Проклятие… «Проклятие класса 3-3», да?
– И что это? – снова спросил я. – Что это за «таинственное событие»?
– В общем… – Мей наконец убрала руку от повязки. – В классе появляется лишний ученик. Никто не замечает, когда именно он добавляется. Просто есть один лишний, и никто не может придумать, как его вычислить.
8
– Есть один лишний? – повторил я за ней, ничего не понимая. – Кто-то же должен…
– Еще раз говорю, мы не знаем, кто это, – ответила Мей с тем же бесстрастным выражением лица. – Впервые это случилось двадцать пять лет назад. В апреле 1973 года. Когда начался триместр, вдруг выяснилось, что в классе не хватает одной парты. Они были уверены, что поставили в кабинет ровно столько парт, сколько было учеников в том году. И все равно – когда начались занятия, оказалось, что парт на одну меньше.

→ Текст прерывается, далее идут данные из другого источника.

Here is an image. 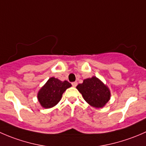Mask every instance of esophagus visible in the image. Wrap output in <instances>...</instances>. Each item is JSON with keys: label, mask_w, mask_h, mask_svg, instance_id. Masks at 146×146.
I'll return each mask as SVG.
<instances>
[{"label": "esophagus", "mask_w": 146, "mask_h": 146, "mask_svg": "<svg viewBox=\"0 0 146 146\" xmlns=\"http://www.w3.org/2000/svg\"><path fill=\"white\" fill-rule=\"evenodd\" d=\"M72 85H73V87H76L77 86V85H78V82H72Z\"/></svg>", "instance_id": "obj_1"}]
</instances>
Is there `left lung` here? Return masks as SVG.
<instances>
[{"label": "left lung", "mask_w": 146, "mask_h": 146, "mask_svg": "<svg viewBox=\"0 0 146 146\" xmlns=\"http://www.w3.org/2000/svg\"><path fill=\"white\" fill-rule=\"evenodd\" d=\"M84 100L96 108L104 107L110 99V91L100 80L96 77L85 79L76 87Z\"/></svg>", "instance_id": "left-lung-1"}]
</instances>
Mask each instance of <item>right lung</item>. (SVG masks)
Segmentation results:
<instances>
[{"instance_id": "1", "label": "right lung", "mask_w": 146, "mask_h": 146, "mask_svg": "<svg viewBox=\"0 0 146 146\" xmlns=\"http://www.w3.org/2000/svg\"><path fill=\"white\" fill-rule=\"evenodd\" d=\"M71 87L69 82L61 81L52 77L41 88L38 92V100L44 108H51L61 100L63 93L67 88Z\"/></svg>"}]
</instances>
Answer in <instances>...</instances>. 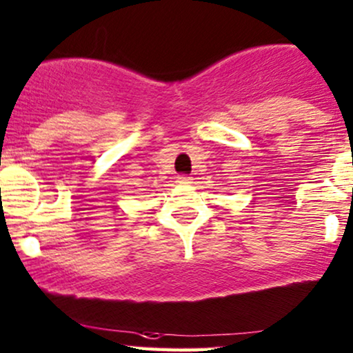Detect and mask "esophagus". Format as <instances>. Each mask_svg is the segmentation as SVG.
I'll return each instance as SVG.
<instances>
[{"label": "esophagus", "instance_id": "34e87169", "mask_svg": "<svg viewBox=\"0 0 353 353\" xmlns=\"http://www.w3.org/2000/svg\"><path fill=\"white\" fill-rule=\"evenodd\" d=\"M176 183H180V185H190V183H192V178L186 176V175H180V176L176 178Z\"/></svg>", "mask_w": 353, "mask_h": 353}]
</instances>
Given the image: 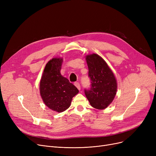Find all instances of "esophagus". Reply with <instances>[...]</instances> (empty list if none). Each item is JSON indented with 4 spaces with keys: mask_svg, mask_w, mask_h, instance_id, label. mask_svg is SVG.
Returning <instances> with one entry per match:
<instances>
[{
    "mask_svg": "<svg viewBox=\"0 0 156 156\" xmlns=\"http://www.w3.org/2000/svg\"><path fill=\"white\" fill-rule=\"evenodd\" d=\"M75 85L76 87V88H77L78 90H80L81 87H80V83H79L78 82H75Z\"/></svg>",
    "mask_w": 156,
    "mask_h": 156,
    "instance_id": "34e87169",
    "label": "esophagus"
}]
</instances>
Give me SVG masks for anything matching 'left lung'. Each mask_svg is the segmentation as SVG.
<instances>
[{
    "label": "left lung",
    "instance_id": "1",
    "mask_svg": "<svg viewBox=\"0 0 156 156\" xmlns=\"http://www.w3.org/2000/svg\"><path fill=\"white\" fill-rule=\"evenodd\" d=\"M90 87L85 89L90 104L97 109H104L112 102L117 91V82L105 61L96 54L86 57Z\"/></svg>",
    "mask_w": 156,
    "mask_h": 156
}]
</instances>
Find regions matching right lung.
<instances>
[{
	"label": "right lung",
	"instance_id": "right-lung-1",
	"mask_svg": "<svg viewBox=\"0 0 156 156\" xmlns=\"http://www.w3.org/2000/svg\"><path fill=\"white\" fill-rule=\"evenodd\" d=\"M62 58H53L45 67L40 80V92L44 102L51 109L61 112L71 105L78 88L60 73Z\"/></svg>",
	"mask_w": 156,
	"mask_h": 156
}]
</instances>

– Из-за того, что учеников стало больше?
– Да. Но кто лишний, сказать невозможно. Можно всех по очереди спросить, но никто не говорит, что это он, и никто другой тоже не знает.
– …И все равно, – не в силах въехать в эту историю, я задал самый очевидный вопрос: – Они что, не могут посмотреть в классном журнале или в других школьных документах?
– Это не работает. Где бы они ни смотрели – классный журнал, какие угодно документы, – все сходится. Скорее, никто не может сказать, что документы не сходятся, потому что все так меняется – ну, как будто всюду все подчищено – и ничего уже нельзя доказать. Просто не хватает одной парты.
– Подчищено? То есть кто-то втихаря подправляет документы?
– «Подчищено» – это метафора. Понимаешь, дело не только в документах. Память у всех тоже меняется.
– Ээээ?
– Ты считаешь, что это невозможно, да?
– Ну… да.
– Но, по-видимому, это и происходит.
Мей смотрела очень озадаченно, явно пытаясь придумать, как же это все объяснить.
– В общем, человек такое сделать не может. Это вот такой вот «феномен». По крайней мере так мне объяснил один человек.
– Феномен…
Бррр… я с трудом врубался в ее объяснение.
Подчистка документов? Вмешательство в воспоминания людей? Такие штуки просто…
«Когда человек умирает, всегда проходят похороны».
Не знаю, почему, но вдруг в ушах у меня прозвучал старческий голос дедушки. А следом поднялся густой шум, «дзззззз»… словно пытающийся заслонить этот голос.